De Kock had been promoted to no.4 in the order, a position many feel his talents deserve. Keeping however is a physically and mentally demanding job, and allowing De Kock the extra time to rest before batting is important. Also, his contributions at no.7 had been instrumental in the success the side has had in the last year.
South Africa’s batting has been fragile though, the indecision about the opening combination has put extra pressure on Amla, and the ripple effect of that has been felt throughout the order, with the exception of De Kock, who kept rescuing them.
Here though, he was given the job in the primary position in the order and he played superbly, performing in just the manner his captain would have wanted. South Africa had started reasonably well, surviving a difficult morning session under dark clouds against a swinging ball.
James Anderson and Amla had an engaging battle after lunch, Anderson beating the bat a few times but Amla also taking advantage against the rare scoring opportunities he was offered.
Heino Kuhn had fought bravely in scoring 34 - copping blows to the hand and head - but when he was out shortly after lunch, De Kock arrived and almost immediately pulled the initiative South Africa’s way.
He ran hard for singles and his natural ability to seek out the boundary forced the England captain Joe Root to adopt a more defensive outlook. Even as England packed the off-side and Root asked his bowlers to bowl wide of off-stump, De Kock still pierced the field.
The left-hander’s dominance, allowed Amla, who became the fourth South African to pass 8000 Test runs, to play in a more measured fashion. Still, when there were boundary opportunities on offer he took them, his driving off both the back and front foot was characteristically elegant.
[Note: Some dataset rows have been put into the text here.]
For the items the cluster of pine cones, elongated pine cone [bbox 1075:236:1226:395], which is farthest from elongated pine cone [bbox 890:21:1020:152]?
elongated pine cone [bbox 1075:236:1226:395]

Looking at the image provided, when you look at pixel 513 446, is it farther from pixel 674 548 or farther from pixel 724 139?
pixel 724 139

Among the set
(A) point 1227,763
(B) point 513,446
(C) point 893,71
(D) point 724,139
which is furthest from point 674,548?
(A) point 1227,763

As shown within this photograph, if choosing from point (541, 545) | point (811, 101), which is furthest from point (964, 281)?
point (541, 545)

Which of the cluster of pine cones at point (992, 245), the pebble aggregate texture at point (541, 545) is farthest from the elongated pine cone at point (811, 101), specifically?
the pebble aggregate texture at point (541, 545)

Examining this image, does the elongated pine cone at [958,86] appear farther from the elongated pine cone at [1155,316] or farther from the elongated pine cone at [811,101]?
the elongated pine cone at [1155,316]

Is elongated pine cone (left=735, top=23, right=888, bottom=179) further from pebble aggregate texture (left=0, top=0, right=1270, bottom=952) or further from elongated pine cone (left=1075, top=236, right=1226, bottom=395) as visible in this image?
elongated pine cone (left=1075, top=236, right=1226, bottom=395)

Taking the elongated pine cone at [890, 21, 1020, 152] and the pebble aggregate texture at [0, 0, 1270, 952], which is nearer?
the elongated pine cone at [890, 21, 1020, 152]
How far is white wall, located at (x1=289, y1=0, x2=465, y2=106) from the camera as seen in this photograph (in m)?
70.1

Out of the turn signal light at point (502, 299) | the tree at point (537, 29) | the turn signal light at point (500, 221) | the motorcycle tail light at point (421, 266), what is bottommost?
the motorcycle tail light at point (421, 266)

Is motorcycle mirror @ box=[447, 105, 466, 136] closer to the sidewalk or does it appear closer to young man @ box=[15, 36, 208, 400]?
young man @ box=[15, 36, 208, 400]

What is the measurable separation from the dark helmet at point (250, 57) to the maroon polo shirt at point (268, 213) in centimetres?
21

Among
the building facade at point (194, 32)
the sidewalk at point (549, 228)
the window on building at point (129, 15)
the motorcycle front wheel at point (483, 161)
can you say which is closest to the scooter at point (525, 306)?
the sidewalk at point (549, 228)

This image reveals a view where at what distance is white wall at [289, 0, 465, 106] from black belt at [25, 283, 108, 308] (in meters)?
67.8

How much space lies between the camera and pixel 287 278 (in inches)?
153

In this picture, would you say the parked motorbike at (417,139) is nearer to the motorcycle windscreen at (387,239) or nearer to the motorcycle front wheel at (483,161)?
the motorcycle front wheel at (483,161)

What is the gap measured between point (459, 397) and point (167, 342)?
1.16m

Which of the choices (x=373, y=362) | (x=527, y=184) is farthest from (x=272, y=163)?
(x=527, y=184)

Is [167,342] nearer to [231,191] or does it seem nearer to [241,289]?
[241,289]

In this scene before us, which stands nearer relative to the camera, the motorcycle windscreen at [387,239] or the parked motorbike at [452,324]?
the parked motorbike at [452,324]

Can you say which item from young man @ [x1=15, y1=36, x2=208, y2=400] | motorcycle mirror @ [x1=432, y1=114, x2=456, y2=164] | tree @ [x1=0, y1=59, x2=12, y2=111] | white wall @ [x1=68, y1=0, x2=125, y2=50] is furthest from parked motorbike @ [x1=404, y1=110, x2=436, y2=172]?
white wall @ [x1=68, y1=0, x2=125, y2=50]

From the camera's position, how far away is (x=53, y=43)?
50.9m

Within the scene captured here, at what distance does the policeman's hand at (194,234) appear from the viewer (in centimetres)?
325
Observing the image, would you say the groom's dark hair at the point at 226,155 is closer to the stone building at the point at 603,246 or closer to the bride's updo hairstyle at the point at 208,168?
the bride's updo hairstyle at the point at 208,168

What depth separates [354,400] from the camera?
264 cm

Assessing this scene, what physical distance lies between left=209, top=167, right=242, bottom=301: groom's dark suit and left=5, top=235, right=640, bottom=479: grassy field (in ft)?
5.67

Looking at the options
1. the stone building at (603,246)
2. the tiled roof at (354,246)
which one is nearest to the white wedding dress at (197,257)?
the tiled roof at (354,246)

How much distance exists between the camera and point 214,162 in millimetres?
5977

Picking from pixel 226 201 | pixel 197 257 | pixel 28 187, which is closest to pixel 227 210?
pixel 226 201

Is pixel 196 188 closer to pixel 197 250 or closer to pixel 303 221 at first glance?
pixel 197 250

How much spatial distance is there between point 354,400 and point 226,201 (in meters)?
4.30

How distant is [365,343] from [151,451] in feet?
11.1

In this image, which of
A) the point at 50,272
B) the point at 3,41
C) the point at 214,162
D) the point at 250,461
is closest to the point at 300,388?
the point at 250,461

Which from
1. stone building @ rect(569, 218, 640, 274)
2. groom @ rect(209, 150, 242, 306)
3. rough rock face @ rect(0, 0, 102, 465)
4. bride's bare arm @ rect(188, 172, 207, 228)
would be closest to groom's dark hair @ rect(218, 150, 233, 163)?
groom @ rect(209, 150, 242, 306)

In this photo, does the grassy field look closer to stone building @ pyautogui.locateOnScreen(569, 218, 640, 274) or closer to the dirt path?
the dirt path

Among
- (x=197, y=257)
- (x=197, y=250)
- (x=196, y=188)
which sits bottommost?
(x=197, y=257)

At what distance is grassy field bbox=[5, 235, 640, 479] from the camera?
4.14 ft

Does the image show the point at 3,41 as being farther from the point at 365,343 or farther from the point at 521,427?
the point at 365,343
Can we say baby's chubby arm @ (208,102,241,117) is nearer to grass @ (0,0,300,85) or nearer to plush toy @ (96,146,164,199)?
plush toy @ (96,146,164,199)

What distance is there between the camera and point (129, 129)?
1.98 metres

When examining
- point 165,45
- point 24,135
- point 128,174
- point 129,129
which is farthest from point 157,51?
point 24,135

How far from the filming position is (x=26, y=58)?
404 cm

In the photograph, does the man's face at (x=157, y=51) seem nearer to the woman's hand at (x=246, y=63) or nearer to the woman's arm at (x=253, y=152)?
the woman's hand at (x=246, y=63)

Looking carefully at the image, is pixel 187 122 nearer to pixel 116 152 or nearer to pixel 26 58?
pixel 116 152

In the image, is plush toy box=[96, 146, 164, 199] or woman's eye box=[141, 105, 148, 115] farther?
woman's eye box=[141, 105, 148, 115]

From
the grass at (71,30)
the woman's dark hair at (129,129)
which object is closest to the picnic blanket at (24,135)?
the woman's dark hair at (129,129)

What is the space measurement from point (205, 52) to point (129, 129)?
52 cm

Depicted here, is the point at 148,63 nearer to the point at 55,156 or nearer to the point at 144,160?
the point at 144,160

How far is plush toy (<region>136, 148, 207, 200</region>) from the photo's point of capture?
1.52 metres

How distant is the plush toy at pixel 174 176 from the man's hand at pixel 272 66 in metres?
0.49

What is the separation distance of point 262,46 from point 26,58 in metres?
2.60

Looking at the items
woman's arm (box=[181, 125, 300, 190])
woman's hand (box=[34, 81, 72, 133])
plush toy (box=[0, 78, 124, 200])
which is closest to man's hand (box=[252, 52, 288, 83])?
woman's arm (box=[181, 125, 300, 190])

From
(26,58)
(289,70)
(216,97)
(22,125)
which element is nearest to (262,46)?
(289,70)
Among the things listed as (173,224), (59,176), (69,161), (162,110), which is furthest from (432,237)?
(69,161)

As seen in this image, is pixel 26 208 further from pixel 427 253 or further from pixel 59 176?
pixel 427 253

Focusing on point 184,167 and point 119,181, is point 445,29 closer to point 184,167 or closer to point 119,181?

South Africa had scored 123 runs in that middle session at better than four an over and were in a position to make Faf du Plessis’s apparently gutsy decision to bat first look an excellent one.
But De Kock gave it away the first ball after tea, with an ill-disciplined half-hearted attempt at a deflection to a "nothing" ball from Stuart Broad, gifting Alastair Cook a simple slip catch.
De Kock was stunned by his error, the look of a kid who’d let his mum down, crossed his face as he dragged himself to the dressing room and then took up that seat and stared so hard at the screen trying to figure how and what he’d done.
As that was happening, Amla - who’d been fortunate on three previous occasions when hooking with the ball falling short of fielders - took on the same shot but this time deposited the ball safely into Mark Wood’s hands at deep backward square leg. He too wore a look of crushing disappointment at the error he’d committed.
Temba Bavuma played a nothing shot to be dismissed for 20 and all the good work of the afternoon seemed like it was being undone as South Africa lost 3/41 in 11 overs.
Having dropped a frontline batsman in Theunis de Bruyn, Vernon Philander found himself promoted to no.7 and the extra batting responsibility seemed to sit well with him, as he sought to regain the initiative for the tourists.
In Chris Morris, De Bruyn’s replacement, he found a partner willing to forego his normally attacking game and together the pair shared a vital seventh wicket stand of 74 that saw the Proteas past 300.
Broad and Anderson were superb in the first session and then after lunch, but for the most part England didn’t make good enough use of conditions by bowling too short. Broad finished with three wickets, while Ben Stokes picked up two and Anderson one.